Examples of screen readers include JAWS, SuperNova, NVDA, and Window-Eyes. Each of these provides text-to-speech output and supports braille displays.

Note:

Window-Eyes is now a part of ZoomText Fusion by Ai Squared.
  • Use a character mode based terminal such as Putty or Cygwin. Do not use an X-Windows-based VNC.

  • For screen reader users, we recommend installing "screen" in order to get multiple session support. The Linux based screen program allows for multiple sessions in different windows. You can access each session with keyboard based commands, for example, Ctrl-a. Screen allows you to detach or re-attach to a given window session. Like VNC, if you get disconnected when running Oracle ExaCHK, or patchmgr, or other program, you can re-attach to and resume that session.

    The screen package is not installed by default on Exadata. You will need to install it using yum. See the "How To Use Linux Screen" tutorial at https://www.rackaid.com/blog/linux-screen-tutorial-and-how-to/ for details.

  • In the settings of the terminal software, set the cursor type to "block" cursor, not blinking or flashing.

  • The output of the commands can generate a significant amount of information and might spill off the terminal window, and the virtual window or braille display. For example, the following command can generate a long alert history output:

    dcli -g cell_group -l root cellcli list alerthistory
    

    To display the output one screen-full at a time, pipe the output through the more command, as in the following:

    dcli -g cell_group -l root cellcli list alerthistory | more
    

    You can then use the space bar key to page through the output.

  • When exachk or dbnodeupdate.sh is launched interactively, do not pipe its output to the more or page commands.
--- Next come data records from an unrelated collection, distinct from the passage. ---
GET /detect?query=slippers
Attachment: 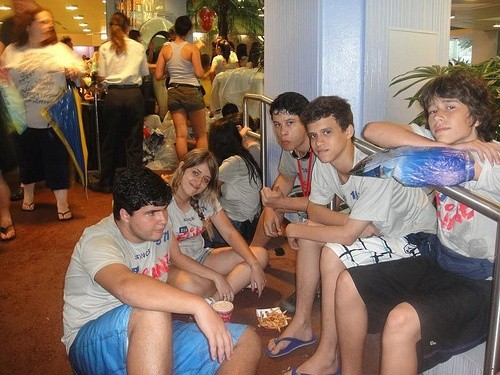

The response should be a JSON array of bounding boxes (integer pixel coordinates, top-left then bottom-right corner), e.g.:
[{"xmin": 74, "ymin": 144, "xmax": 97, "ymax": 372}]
[
  {"xmin": 57, "ymin": 205, "xmax": 72, "ymax": 221},
  {"xmin": 0, "ymin": 224, "xmax": 17, "ymax": 241},
  {"xmin": 21, "ymin": 200, "xmax": 35, "ymax": 212},
  {"xmin": 280, "ymin": 360, "xmax": 342, "ymax": 375},
  {"xmin": 264, "ymin": 335, "xmax": 318, "ymax": 358}
]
As it runs, it displays informational messages on the terminal. The messages pause when exachk requires user input, then resume after input is received. Important messages, user input, errors, and check results are logged in various files. The results from exachk are written to an HTML report. All you need to do is to transfer the HTML report to a computer that runs your assistive technology and open the HTML report in a browser that you can access with your assistive technology.

  • If you are running the patchmgr utility, and it is performing a task that takes some time to complete, the output displays a "spinner" and a countdown clock. The "spinner" cycles through the \, |, and / characters in-place, and the countdown clock is updated periodically. When the task is done, the output displays a "success" or "error" message, depending on the outcome. The output messages are also logged in a log file.
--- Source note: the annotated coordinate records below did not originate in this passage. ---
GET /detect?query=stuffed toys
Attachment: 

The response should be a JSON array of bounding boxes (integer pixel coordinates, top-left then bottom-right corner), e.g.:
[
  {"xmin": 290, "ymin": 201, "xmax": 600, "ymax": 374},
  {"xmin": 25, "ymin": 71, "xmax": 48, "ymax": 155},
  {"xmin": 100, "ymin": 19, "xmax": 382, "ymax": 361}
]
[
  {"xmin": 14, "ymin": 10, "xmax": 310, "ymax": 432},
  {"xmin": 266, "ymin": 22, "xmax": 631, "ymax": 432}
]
  • A few recommended screen reader settings include the following (JAWS is used here just as an example):

    • Set the JAWS cursor to "All". Use the key combination of Insert + s until you hear "All".

    • You may need to turn off virtual cursor. If you are using JAWS, you can do this using the key combination of Insert + z.

    • Use the virtual window to capture text. If you are using JAWS, you can do this using the key combination of Insert + Alt + w.